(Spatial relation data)

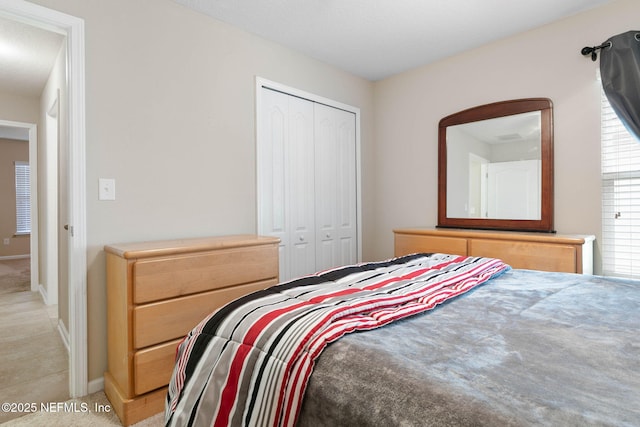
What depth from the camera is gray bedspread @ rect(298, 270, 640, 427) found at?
628mm

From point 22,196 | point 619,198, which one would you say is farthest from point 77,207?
point 22,196

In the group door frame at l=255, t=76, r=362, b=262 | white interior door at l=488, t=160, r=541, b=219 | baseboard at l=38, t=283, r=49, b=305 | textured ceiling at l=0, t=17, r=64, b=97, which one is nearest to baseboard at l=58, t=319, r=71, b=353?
baseboard at l=38, t=283, r=49, b=305

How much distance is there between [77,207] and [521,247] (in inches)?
118

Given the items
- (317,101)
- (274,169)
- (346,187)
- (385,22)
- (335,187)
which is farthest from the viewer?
(346,187)

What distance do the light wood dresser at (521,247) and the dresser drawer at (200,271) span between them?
1.50 meters

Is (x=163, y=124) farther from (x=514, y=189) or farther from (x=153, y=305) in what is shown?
(x=514, y=189)

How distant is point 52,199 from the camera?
140 inches

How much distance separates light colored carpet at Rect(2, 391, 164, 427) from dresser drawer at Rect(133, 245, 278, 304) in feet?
2.07

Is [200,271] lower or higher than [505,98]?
lower

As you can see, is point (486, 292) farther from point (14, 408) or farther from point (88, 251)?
point (14, 408)

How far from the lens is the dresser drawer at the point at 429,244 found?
289 cm

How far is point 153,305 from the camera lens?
1.78 m

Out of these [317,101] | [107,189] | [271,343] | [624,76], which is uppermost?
[317,101]

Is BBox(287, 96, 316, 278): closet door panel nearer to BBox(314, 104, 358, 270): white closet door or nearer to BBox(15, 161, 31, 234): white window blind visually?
BBox(314, 104, 358, 270): white closet door
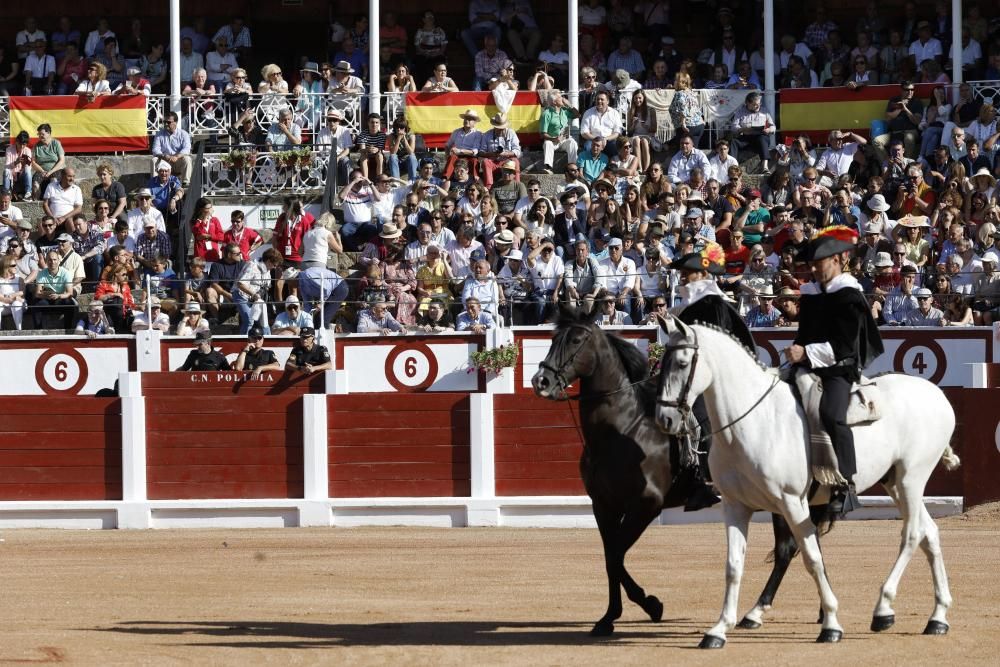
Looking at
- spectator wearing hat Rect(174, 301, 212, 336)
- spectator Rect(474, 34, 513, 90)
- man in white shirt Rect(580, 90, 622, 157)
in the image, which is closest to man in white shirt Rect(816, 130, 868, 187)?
man in white shirt Rect(580, 90, 622, 157)

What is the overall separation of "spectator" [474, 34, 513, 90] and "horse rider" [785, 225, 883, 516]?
14.4 meters

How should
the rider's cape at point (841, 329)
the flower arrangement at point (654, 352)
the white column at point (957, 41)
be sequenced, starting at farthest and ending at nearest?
1. the white column at point (957, 41)
2. the flower arrangement at point (654, 352)
3. the rider's cape at point (841, 329)

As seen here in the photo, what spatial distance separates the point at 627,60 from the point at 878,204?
6.04m

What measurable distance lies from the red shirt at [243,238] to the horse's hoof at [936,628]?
37.5 ft

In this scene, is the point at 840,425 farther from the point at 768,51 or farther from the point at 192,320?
the point at 768,51

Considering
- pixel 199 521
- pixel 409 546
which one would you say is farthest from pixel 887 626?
pixel 199 521

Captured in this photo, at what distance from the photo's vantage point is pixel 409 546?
43.4 ft

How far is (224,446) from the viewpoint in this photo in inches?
599

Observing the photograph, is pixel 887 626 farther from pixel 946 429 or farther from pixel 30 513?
pixel 30 513

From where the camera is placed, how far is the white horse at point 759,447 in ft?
26.7

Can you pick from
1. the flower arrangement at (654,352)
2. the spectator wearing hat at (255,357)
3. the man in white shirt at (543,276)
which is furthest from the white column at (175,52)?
the flower arrangement at (654,352)

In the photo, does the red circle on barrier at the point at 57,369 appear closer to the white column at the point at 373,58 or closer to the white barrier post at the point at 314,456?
the white barrier post at the point at 314,456

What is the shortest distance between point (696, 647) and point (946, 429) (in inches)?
71.2

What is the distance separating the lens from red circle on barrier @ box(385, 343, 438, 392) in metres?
17.3
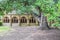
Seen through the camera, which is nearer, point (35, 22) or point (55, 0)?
point (55, 0)

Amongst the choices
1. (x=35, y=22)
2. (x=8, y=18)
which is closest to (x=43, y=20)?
(x=35, y=22)

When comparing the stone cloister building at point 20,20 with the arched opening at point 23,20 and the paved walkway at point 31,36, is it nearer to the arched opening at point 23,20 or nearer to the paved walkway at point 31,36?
the arched opening at point 23,20

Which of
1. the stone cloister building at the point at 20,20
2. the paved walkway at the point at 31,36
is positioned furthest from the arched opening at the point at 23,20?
the paved walkway at the point at 31,36

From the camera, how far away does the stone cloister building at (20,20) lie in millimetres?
34819

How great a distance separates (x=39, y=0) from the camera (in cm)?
1018

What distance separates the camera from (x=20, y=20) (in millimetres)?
35094

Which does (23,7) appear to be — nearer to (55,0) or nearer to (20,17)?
(55,0)

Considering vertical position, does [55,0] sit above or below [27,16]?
above

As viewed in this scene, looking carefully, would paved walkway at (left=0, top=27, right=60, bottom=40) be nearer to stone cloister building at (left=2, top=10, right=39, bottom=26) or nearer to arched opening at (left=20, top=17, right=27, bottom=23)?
stone cloister building at (left=2, top=10, right=39, bottom=26)

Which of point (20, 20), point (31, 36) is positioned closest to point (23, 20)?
point (20, 20)

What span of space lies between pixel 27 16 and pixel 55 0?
2350 centimetres

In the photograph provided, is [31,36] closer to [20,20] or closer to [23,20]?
[20,20]

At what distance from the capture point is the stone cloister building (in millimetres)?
34819

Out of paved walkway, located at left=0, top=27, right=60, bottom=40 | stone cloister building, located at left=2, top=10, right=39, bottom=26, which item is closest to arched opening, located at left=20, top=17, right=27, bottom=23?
stone cloister building, located at left=2, top=10, right=39, bottom=26
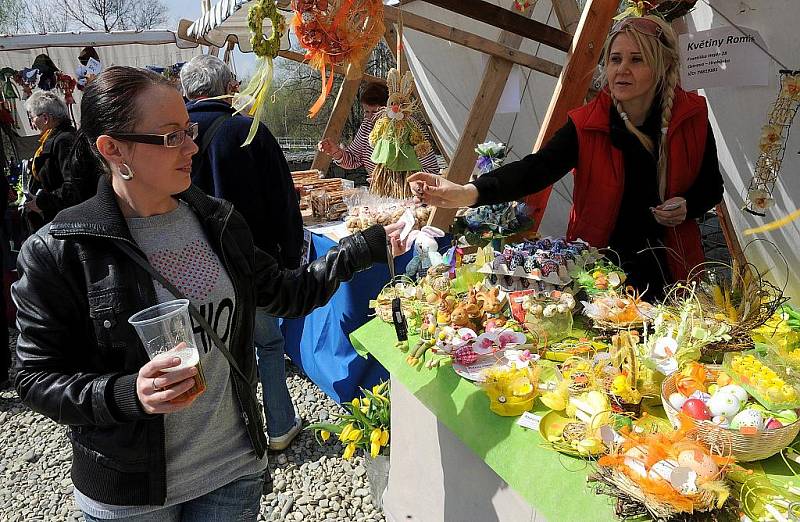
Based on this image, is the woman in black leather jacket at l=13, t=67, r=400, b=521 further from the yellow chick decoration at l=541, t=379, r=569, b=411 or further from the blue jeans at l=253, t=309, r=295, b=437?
the blue jeans at l=253, t=309, r=295, b=437

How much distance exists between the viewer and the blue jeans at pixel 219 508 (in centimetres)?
127

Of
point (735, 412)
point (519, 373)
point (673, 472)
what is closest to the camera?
point (673, 472)

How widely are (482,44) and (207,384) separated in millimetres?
2441

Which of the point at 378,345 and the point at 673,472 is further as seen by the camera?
the point at 378,345

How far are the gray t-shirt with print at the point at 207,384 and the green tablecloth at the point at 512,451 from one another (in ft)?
1.80

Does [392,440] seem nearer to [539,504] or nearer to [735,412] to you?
[539,504]

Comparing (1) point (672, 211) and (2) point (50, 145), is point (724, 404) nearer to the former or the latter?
(1) point (672, 211)

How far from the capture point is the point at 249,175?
101 inches

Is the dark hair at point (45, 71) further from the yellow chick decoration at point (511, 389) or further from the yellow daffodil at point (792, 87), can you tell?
the yellow daffodil at point (792, 87)

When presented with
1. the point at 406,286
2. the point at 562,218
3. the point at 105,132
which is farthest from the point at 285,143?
the point at 105,132

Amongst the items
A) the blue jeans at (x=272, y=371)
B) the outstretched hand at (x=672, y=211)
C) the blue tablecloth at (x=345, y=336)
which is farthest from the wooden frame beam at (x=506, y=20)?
the blue jeans at (x=272, y=371)

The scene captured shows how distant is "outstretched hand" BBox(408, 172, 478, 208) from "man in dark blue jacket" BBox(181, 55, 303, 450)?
0.97 metres

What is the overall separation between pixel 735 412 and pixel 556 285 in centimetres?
71

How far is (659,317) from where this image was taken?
148cm
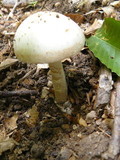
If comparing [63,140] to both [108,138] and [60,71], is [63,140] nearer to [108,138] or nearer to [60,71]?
[108,138]

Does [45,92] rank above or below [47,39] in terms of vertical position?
below

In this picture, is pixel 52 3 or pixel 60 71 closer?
pixel 60 71

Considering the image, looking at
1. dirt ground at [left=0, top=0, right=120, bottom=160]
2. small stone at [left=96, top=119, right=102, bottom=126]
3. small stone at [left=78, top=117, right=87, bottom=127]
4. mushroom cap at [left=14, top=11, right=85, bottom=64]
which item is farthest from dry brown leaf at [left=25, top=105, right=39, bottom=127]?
mushroom cap at [left=14, top=11, right=85, bottom=64]

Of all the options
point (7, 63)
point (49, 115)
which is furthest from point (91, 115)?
point (7, 63)

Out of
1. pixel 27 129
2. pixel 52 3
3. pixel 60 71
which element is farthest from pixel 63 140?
pixel 52 3

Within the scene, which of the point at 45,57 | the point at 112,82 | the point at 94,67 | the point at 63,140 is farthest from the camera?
the point at 94,67

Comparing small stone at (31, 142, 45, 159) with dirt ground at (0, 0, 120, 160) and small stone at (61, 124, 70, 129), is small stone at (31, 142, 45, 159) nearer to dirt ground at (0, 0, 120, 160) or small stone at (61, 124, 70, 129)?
dirt ground at (0, 0, 120, 160)

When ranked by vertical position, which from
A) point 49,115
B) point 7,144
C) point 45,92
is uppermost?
point 45,92

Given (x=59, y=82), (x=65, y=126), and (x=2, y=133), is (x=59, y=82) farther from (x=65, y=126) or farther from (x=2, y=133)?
(x=2, y=133)
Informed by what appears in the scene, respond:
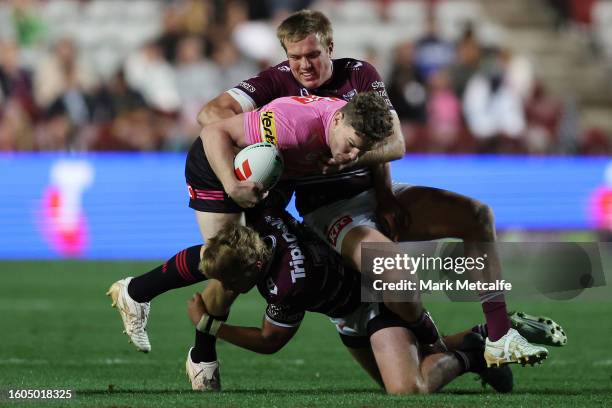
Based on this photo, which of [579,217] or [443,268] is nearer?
[443,268]

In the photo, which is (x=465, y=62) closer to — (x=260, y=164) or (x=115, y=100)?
(x=115, y=100)

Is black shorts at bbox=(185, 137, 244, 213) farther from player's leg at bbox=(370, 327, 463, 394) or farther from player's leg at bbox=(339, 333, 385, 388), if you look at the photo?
player's leg at bbox=(370, 327, 463, 394)

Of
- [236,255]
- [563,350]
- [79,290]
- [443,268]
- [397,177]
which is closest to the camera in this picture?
[236,255]

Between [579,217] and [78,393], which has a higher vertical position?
[78,393]

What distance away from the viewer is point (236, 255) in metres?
6.23

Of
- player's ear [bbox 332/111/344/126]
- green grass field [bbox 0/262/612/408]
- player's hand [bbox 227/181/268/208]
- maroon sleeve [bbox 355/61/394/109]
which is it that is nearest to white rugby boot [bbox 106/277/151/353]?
green grass field [bbox 0/262/612/408]

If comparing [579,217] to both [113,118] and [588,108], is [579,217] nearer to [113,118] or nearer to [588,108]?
[588,108]

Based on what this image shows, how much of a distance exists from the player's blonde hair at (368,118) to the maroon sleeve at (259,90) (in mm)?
994

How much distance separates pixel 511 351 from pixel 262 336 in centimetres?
134

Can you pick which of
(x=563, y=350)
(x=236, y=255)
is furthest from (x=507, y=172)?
(x=236, y=255)

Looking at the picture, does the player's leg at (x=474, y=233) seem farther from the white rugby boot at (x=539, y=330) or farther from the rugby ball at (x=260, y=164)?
the rugby ball at (x=260, y=164)

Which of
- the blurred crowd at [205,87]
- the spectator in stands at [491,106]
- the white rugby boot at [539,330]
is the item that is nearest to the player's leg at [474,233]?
the white rugby boot at [539,330]

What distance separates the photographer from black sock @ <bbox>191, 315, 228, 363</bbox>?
22.4 ft

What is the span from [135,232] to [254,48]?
3816 millimetres
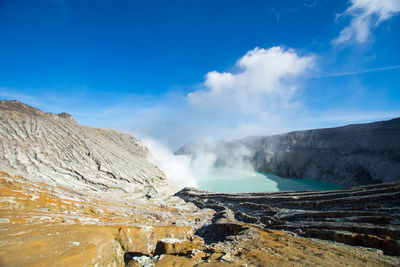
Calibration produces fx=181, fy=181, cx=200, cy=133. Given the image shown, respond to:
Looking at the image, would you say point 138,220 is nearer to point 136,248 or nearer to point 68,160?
point 136,248

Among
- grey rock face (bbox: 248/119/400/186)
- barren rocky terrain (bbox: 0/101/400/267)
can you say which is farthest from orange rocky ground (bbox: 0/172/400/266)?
grey rock face (bbox: 248/119/400/186)

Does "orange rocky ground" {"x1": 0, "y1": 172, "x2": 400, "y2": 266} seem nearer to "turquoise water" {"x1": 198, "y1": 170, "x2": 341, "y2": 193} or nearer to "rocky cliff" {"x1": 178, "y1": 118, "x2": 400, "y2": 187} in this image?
"turquoise water" {"x1": 198, "y1": 170, "x2": 341, "y2": 193}

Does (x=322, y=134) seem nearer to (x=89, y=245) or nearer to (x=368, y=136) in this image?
(x=368, y=136)

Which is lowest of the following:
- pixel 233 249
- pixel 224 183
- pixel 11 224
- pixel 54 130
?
pixel 224 183

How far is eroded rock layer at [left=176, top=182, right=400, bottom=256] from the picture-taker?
13.0 meters

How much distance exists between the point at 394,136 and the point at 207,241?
2473 inches

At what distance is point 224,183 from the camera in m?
64.9

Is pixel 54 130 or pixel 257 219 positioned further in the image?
pixel 54 130

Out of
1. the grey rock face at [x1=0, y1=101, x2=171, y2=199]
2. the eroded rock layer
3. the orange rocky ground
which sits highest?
the grey rock face at [x1=0, y1=101, x2=171, y2=199]

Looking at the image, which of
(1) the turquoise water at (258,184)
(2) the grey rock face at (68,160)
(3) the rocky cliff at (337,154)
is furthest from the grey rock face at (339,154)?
(2) the grey rock face at (68,160)

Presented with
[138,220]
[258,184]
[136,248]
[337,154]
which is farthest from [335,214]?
[337,154]

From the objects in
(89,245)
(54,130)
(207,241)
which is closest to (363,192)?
(207,241)

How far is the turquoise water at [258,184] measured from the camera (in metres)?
53.8

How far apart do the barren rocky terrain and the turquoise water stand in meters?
23.0
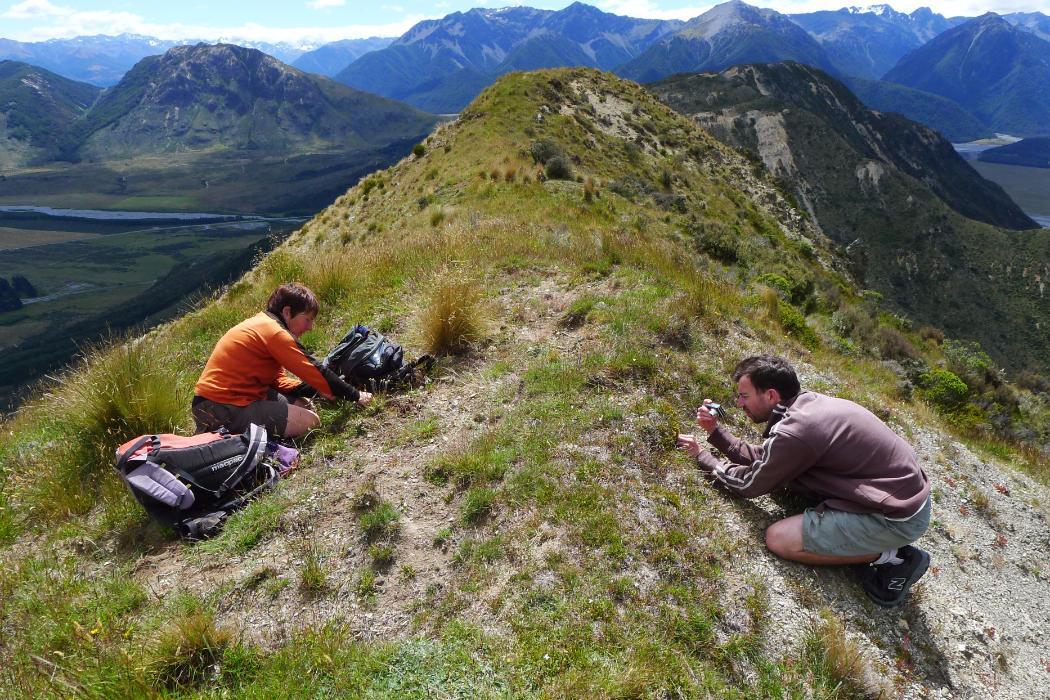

— Required task —
Filter the items above, copying each line that contains the string "hair". Case matters: match uppercase and lowercase letters precisely.

— Solution to the exercise —
Is the dark hair at point (45, 71) further from the yellow chick decoration at point (511, 389) or further from the yellow daffodil at point (792, 87), can you tell?
Based on what this image shows, how much of a distance exists from the player's blonde hair at (368,118) to the maroon sleeve at (259,90) (in mm)?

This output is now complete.